Task to complete: For the entries that follow, report how many lines include the word "States" and add nothing.

Records supplied:
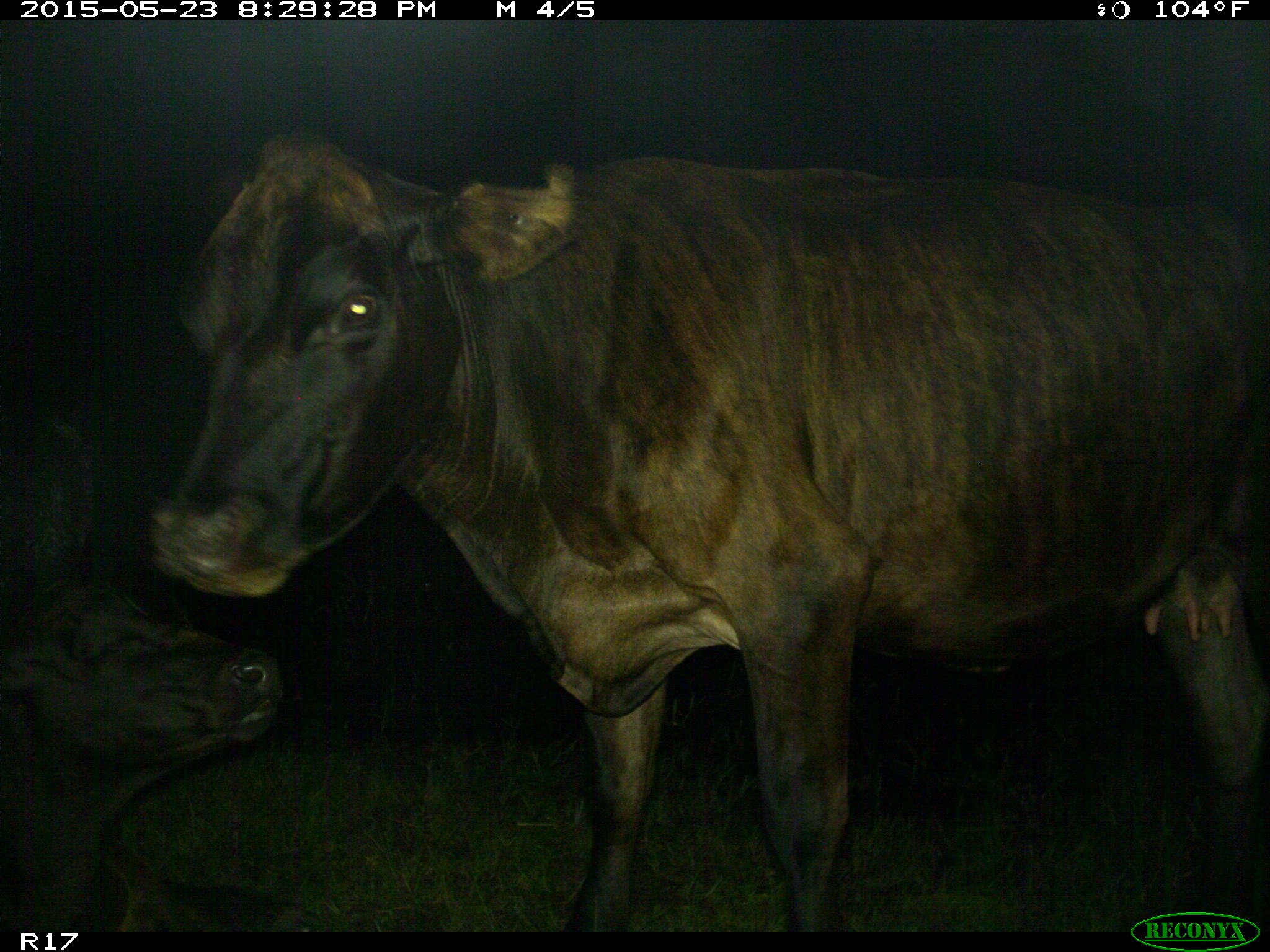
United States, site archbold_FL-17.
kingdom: Animalia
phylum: Chordata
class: Mammalia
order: Artiodactyla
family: Bovidae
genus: Bos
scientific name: Bos taurus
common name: domestic cow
Bos taurus (domestic cow).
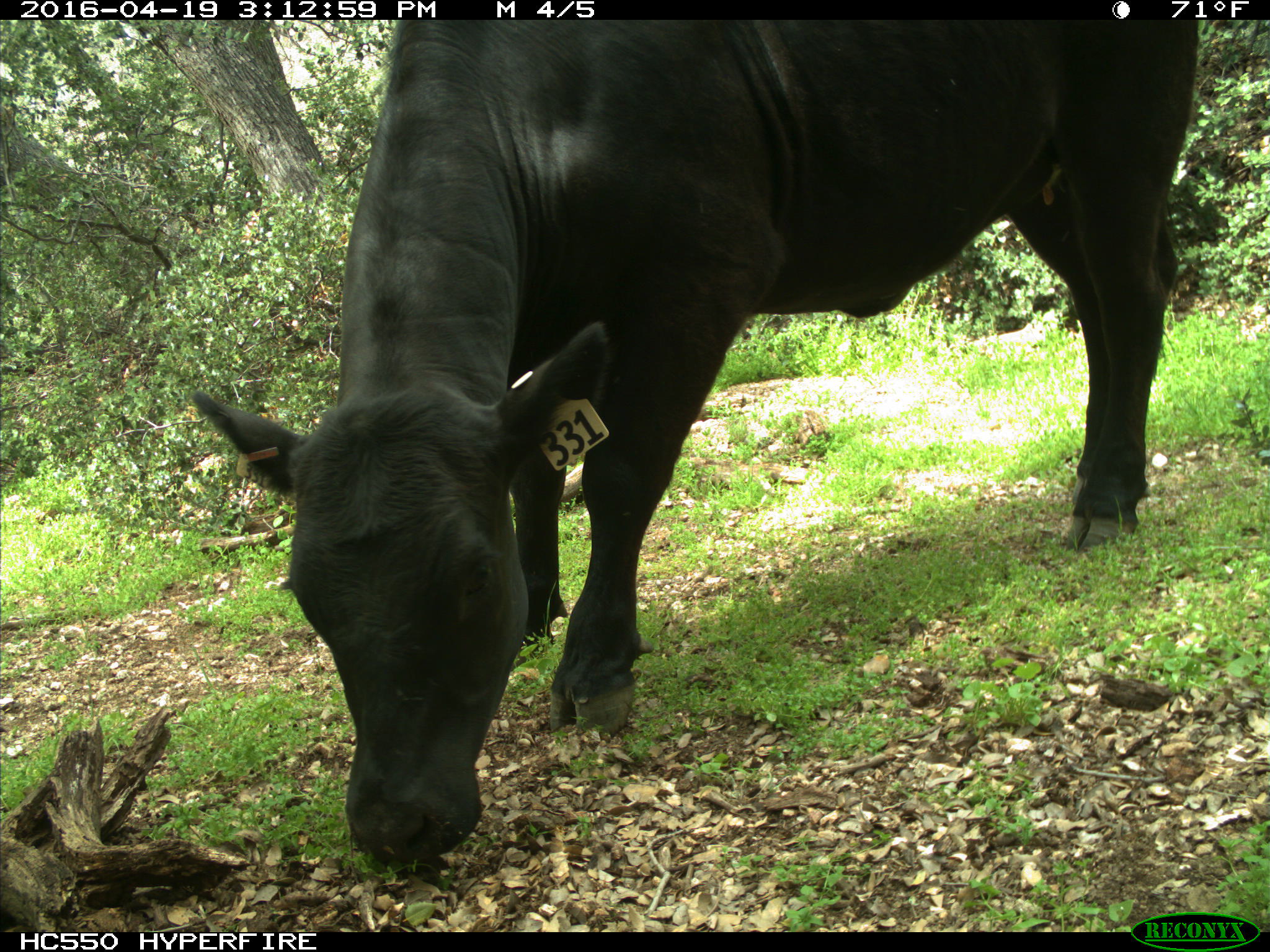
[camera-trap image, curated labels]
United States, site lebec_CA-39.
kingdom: Animalia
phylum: Chordata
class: Mammalia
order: Artiodactyla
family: Bovidae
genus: Bos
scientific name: Bos taurus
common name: domestic cow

Response to this exercise: 2